I’m not sure if AngryBear readers noticed, but Italy is suffering a slow motion banking crisis– we are so backward that we are getting to 2008 in 2016.
This post is my attempt to translate and summarize this story in Italy’s leading paper La Repubblica and an angry blog post by Luca Fantuzzi
update: in comments run75441 warns that Norton is afraid of the blog post which is in Italian anyway, so I suppressed the link.
Four small banks failed in December. It is, more or less known that large important banks (including the one where I have an fully insured checking account) are in danger.
The Italian solution is to set up a bad bank. A new special purpose entity — the bad bank — will buy bad loans from banks at a harsh discount (I read at 25% of face value written by people who don’t really know). The bad bank will be financed by tranches of debt. Payments on the senior tranch will be guaranteed by the state which will charge the banks for the banks share of CDS at the average rate for “bonds of the same rating”. This means that the fee will depend on the always reliable rating agencies.
This CDS is really provided at a modest discount. For three years it will be based on CDS on debt maturing in 3 years even though the bad bank’s debt will be rolled over.
The Italian finance minister Pier Carlo Padoan promises that the Italian state will make a (small) profit on the deal.
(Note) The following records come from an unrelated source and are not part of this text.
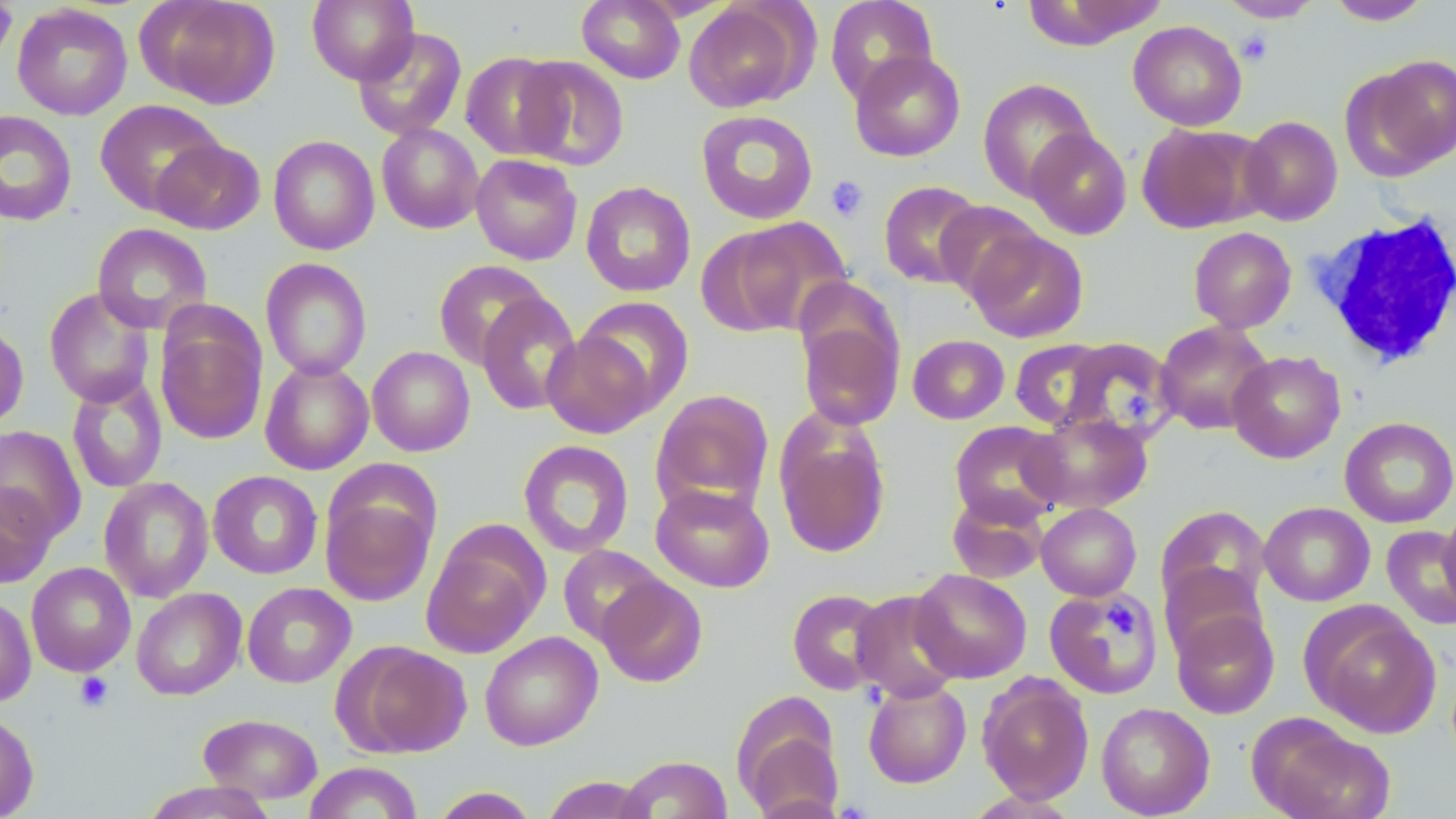
Summary:
  - Coordinate format: approximate bounding boxes as [x1, y1, x2, y2] in pixels
  - White blood cell locations: [1308, 211, 1456, 370]
  - Platelet locations: [1236, 30, 1274, 66], [825, 176, 869, 222], [1122, 388, 1154, 425], [1106, 601, 1136, 640], [75, 672, 113, 711]
  - Uninfected red blood cell locations: [0, 0, 17, 67], [138, 0, 282, 109], [306, 0, 419, 85], [577, 0, 685, 84], [824, 0, 940, 104], [1021, 0, 1166, 49], [1218, 0, 1324, 23], [1325, 0, 1434, 25], [683, 2, 809, 112], [11, 4, 133, 120], [1128, 20, 1247, 131], [353, 27, 467, 140], [849, 50, 966, 161], [460, 51, 570, 160], [514, 55, 630, 171], [1346, 56, 1455, 179], [976, 77, 1097, 201], [94, 99, 225, 216], [695, 109, 819, 225], [0, 110, 77, 226], [1239, 115, 1343, 225], [375, 123, 484, 234], [1136, 123, 1265, 233], [1024, 128, 1132, 240], [268, 135, 379, 255], [151, 138, 265, 235], [471, 154, 583, 265], [580, 180, 696, 297], [878, 180, 986, 289], [934, 200, 1046, 301], [720, 217, 854, 334], [92, 222, 212, 333], [1188, 226, 1297, 333], [966, 227, 1089, 343], [260, 257, 373, 380], [433, 259, 550, 369], [43, 288, 156, 408], [476, 293, 582, 416], [575, 296, 695, 416], [155, 310, 267, 445], [797, 313, 904, 431], [1154, 320, 1274, 435], [0, 323, 29, 432], [542, 331, 656, 438], [908, 334, 1009, 424], [1009, 338, 1110, 429], [1059, 339, 1174, 441], [367, 346, 475, 456], [1228, 350, 1346, 463], [260, 359, 375, 475], [66, 374, 168, 494], [651, 389, 774, 514], [774, 410, 892, 560], [1025, 411, 1153, 514], [1339, 416, 1456, 528], [949, 420, 1068, 527], [0, 425, 86, 544], [518, 440, 634, 558], [208, 471, 323, 579], [98, 476, 214, 602], [651, 482, 775, 592], [0, 484, 57, 589], [321, 490, 437, 607], [947, 491, 1049, 585], [1259, 501, 1375, 606], [1036, 502, 1141, 601], [1155, 505, 1271, 618], [1437, 506, 1456, 612], [1381, 525, 1456, 631], [421, 526, 547, 658], [558, 544, 666, 646], [26, 562, 136, 676], [1160, 562, 1266, 662], [910, 568, 1032, 683], [596, 575, 708, 688], [242, 582, 355, 688], [1043, 586, 1163, 699], [132, 588, 246, 700], [787, 588, 891, 695], [851, 589, 964, 703], [0, 595, 36, 707], [1301, 602, 1441, 738], [1171, 607, 1279, 719], [480, 631, 603, 751], [341, 641, 472, 758], [977, 674, 1095, 804], [863, 680, 972, 788], [731, 693, 845, 819], [1096, 702, 1215, 818], [0, 711, 39, 819], [199, 713, 323, 804], [1249, 715, 1395, 819], [617, 755, 733, 818], [303, 762, 423, 819], [540, 775, 654, 818], [140, 781, 279, 818], [429, 786, 540, 818]
  - Slide-level diagnosis: no evidence of blood parasites
  - Modality: light microscopy
  - Stain: May-Grünwald-Giemsa
  - Magnification: 1000x
  - Image size: 1456×819 pixels
  - Field of view: one of a larger specimen
  - Preparation: thin blood film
Assess this cell for malaria.
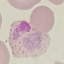

It is parasitized.

Acquired by smartphone through the microscope eyepiece. Giemsa-stained preparation. Cell patch, automatically extracted from a larger field of view and resized to 64 × 64 pixels. Thin blood smear.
I’ll believe it when I see it (and I am the world’s only TARP enthusiast).
Since the bad loans are on Banks’ balance sheets at face value, participating banks will have to admit they have less equity capital than they claimed. It is reasonably likely that at least some will have to issue new common stock (diluting the old stock) to satisfy capital adequacy requirements. Italian firms actually do this (I can’t remember the last time an already listed US firm issued new shares).
I was always a fan of the proposal to set up a bad bank to hold toxic US residential mortgage backed securities, so I feel a bit of responsibility for the Italian Bad Bank.